• Text extract:
--------------------------------------------------
People might not like the pay, but banking isn’t exactly laughter and roses.

14. Luis Enrique

Tyler

As to why bankers get paid a lot; It’s very competative to get in, obviously, but also though there might be a lot of bankers, each individual role is pretty specialised on the whole. The job I do probably has no more than 30 odd people doing it globally.

Nonsense.

There are millions of salesmen and assorted blaggers around the globe.

Any one of them could do your job or that of any other banker.

16. Cynical/Realist?

@Tim J

So its correct that you buy a majority stake in a company that has effectively failed (they would unquestioningly have collapsed), but then take faith that the management of said spectacularly failed enterprise knows best?

I can understand that ministers aren’t best placed to run an international bank (though I’m sure there are people in the treasury and other government depts that could have a legitimate voice). But to not have any say in any policy what-so-ever?

17. Chaise Guevara

@ Luis

“I don’t know about bonuses being paid in a way that avoids taxation. Taxing bonuses may be a better policy than trying to limit them.”

You mean more than they’re taxed already, some kind of special Bonus Tax? That seems both unfair, as I don’t see why I should get more take-home money than someone who gets the same total gross pay as me but earns part of it through commission, and easy to dodge – why not just re-sign top bankers’ contracts each year and add last year’s totally-not-a-bonus to their annual salary?

18. Chaise Guevara

@ 5 Tim J

“No, for about the fifth time on here. HMG hold category ‘B’ non-voting shares in RBS, meaning that they have no say in the management of the bank – a quite deliberate policy by the last Government, and one in which they were, unusually, quite correct.”

I’ve always wondered why the government seemed so happy to enter into such an apparently shitty deal. What’s the justification?

19. Luis Enrique

Chaise

it’s not perfect, but it could be justified on the basis that bank earnings are so high because they enjoy implicit insurance from the central banks [1] and also on basis earnings are derived from rent extraction rather than productivity (this is not equally true of all bankers, so would be unfair on some).

[1] http://stumblingandmumbling.typepad.com/stumbling_and_mumbling/2010/10/worthless-banks.html

20. Luis Enrique

BenM

don’t be silly. A goodly proportion of jobs within banking can be rightly called salesmanship and blagging. But plenty of banking jobs are highly skilled with a large premium on experience.

5 TimJ

No, for about the fifth time on here. HMG hold category ‘B’ non-voting shares in RBS, meaning that they have no say in the management of the bank – a quite deliberate policy by the last Government, and one in which they were, unusually, quite correct

That was a pretty daft deal by the previous HMG.

But by no means insurmountable.

Just convert the shares. What’s the bank going to do? Scweam and scweam and stamp its feet?

17 – largely I believe because if the bank was taken into majority public ownership it’s liabilities would be considered to be UK sovereign liabilities. Plus B shares give a preferential dividend payout, meaning that ordinary shareholders (who would otherwise have lost everything) won’t benefit nearly as much from any return to profitability.
--------------------------------------------------
• Entries supplied:
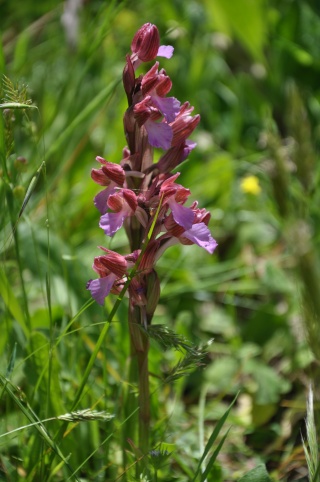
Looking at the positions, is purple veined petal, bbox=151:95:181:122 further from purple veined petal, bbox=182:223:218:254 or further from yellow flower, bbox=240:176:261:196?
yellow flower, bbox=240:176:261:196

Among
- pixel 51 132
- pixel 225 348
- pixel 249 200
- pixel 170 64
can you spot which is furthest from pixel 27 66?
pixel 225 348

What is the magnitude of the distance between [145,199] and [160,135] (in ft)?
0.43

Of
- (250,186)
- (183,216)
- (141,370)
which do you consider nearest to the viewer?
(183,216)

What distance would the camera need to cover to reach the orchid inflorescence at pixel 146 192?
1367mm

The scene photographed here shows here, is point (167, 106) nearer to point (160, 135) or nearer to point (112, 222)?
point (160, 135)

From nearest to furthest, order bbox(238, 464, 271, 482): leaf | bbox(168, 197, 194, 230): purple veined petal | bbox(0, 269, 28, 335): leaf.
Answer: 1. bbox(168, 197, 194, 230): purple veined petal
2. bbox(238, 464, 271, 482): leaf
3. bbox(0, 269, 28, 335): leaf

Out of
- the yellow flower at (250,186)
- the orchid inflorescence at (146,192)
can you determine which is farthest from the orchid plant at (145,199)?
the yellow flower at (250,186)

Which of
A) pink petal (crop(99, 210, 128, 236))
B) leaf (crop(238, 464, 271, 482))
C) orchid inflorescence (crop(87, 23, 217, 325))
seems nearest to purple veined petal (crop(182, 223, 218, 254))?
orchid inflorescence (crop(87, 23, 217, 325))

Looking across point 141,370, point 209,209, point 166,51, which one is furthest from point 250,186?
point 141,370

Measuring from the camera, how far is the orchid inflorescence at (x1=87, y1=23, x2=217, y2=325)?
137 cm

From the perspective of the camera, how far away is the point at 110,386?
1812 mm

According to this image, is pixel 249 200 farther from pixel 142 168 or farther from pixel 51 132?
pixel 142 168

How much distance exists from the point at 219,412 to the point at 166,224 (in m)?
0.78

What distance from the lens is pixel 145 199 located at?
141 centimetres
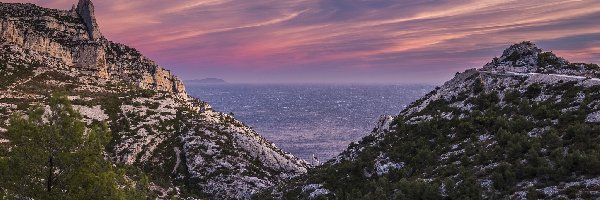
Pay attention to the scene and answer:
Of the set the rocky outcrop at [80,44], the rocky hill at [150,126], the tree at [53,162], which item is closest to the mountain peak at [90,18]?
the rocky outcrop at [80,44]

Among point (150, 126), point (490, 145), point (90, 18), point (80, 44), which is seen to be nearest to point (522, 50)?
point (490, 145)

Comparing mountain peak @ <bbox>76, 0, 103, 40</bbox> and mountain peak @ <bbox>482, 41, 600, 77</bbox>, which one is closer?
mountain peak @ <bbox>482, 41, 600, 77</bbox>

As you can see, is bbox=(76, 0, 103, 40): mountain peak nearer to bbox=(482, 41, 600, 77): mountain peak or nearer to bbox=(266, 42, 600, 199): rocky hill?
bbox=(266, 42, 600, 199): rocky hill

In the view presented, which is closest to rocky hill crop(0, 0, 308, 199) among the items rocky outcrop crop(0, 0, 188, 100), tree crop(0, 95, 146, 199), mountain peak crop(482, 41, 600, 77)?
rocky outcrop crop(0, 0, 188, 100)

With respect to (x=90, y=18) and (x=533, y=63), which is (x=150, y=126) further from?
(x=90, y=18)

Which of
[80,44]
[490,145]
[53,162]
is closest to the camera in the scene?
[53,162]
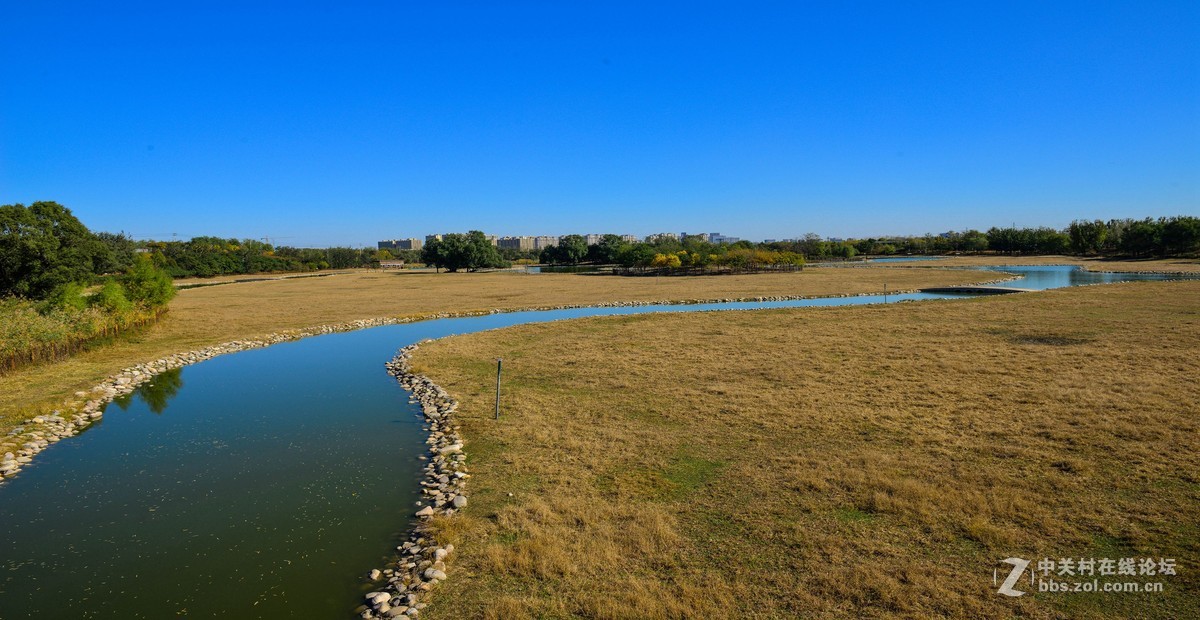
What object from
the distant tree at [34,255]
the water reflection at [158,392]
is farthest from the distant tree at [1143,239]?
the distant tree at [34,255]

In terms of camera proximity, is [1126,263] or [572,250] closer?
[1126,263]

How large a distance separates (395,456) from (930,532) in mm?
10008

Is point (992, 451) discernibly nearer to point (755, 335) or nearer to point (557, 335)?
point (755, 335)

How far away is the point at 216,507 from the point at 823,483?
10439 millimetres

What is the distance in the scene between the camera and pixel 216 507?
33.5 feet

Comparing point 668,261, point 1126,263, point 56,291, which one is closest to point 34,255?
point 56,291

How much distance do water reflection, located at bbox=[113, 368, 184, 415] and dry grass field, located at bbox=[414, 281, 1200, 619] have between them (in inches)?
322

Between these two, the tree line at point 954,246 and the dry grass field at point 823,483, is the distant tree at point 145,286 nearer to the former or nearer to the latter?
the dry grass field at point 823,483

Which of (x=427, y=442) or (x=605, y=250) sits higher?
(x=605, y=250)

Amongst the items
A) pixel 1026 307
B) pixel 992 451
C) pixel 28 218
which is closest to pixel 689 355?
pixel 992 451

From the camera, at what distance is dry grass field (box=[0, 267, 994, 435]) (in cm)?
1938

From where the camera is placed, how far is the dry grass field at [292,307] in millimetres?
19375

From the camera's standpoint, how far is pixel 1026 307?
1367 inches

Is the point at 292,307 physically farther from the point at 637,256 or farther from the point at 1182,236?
--------------------------------------------------
• Stated task: Summarize the comment thread on bankers' pay and government shares in RBS above in three sentences.

• Right answer: Commenters dispute whether bankers' high pay reflects competitive entry and specialized roles: one insists that any salesman could do a banker's job, and another replies that many banking jobs are highly skilled and reward experience. A proposal to tax bonuses more heavily is called unfair and easy to dodge, though another commenter argues it could be justified because bank earnings depend on implicit insurance from central banks and on rent extraction. Participants also question why the government holds non-voting 'B' shares in RBS with no say in its management; one suggests converting the shares, and another explains that majority public ownership would make the bank's liabilities UK sovereign liabilities and that the 'B' shares carry a preferential dividend.